- Instructions:
(A) Translate this sentence from the motorcycle ride report into Spanish: "My goal was to complete the ride and get home safe and sound."
(B) Write out the motorcycle ride report again, starting with "I also experience" and going on through "BMW!!! Thanks Comrades.", and swap "Alamo BMW" for "the service center" everywhere it appears.

- Reading passage:
━━━━━━━━━━━━━━━━━━━━━━━━━━━━━━

I also experience a engine performance issue with the GSA which required a stop at Alamo BMW on day 4 to resolve. They quickly identified the issue and applied their considerable expertise to correct the problem. Kudos to Alamo BMW!!! Thanks Comrades.
Personal Courage and Commitment: This event has been on my bucket list for some time. According to the IBA records no rider has ever done an "in state" 10,000 miles in 10 day or a SaddleSore 5,000 in Texas for the matter. So, I figured with a little planning, some time and money I'd give it a shot. My goal was to complete the ride and get home safe and sound. I was prepared to stop the ride if pushing meant I'd have to exceed my skill abilities, the capabilities of the motorcycle or the limitation of the environment. Also, I would not employ excessive speeds to make up for problems and delays encountered during the ride. Since I planned in more than 6 hours each night I would use that cushion to spend on delays. During the IBR I will maintain rest discipline while striking a balance between task and pit stops to compensated for delays. I plan on dialing back my planning OA/MA numbers to build in more slack time. This will require me to plan better routes and riding the route more efficiently for all three legs. My individual goals the IBR are better than 23rd position and another Gold Medal finish status.
On The Road Musings: Around the edges...side to side...up one way...down another...and a whole lot of in between!
Monday - End of the ride -- 10,230.2 miles. Ok, back at home safe and sound. Stopped in Austin to get a picture of me and the GSA in front of the state capital. Over the next couple of days I'll be doing up the IBA certification paperwork then update this posting with all the details about the ride. So, check back if you like.

━━━━━━━━━━━━━━━━━━━━━━━━━━━━━━

- Data extract:
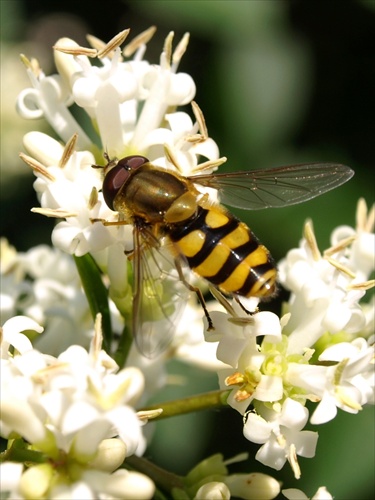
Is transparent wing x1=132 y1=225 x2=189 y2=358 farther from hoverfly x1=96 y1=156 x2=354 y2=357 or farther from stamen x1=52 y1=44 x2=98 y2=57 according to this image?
stamen x1=52 y1=44 x2=98 y2=57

━━━━━━━━━━━━━━━━━━━━━━━━━━━━━━

- Per-task answers:
(A) Mi objetivo era completar el recorrido y llegar a casa sano y salvo.

(B)
I also experience a engine performance issue with the GSA which required a stop at the service center on day 4 to resolve. They quickly identified the issue and applied their considerable expertise to correct the problem. Kudos to the service center!!! Thanks Comrades.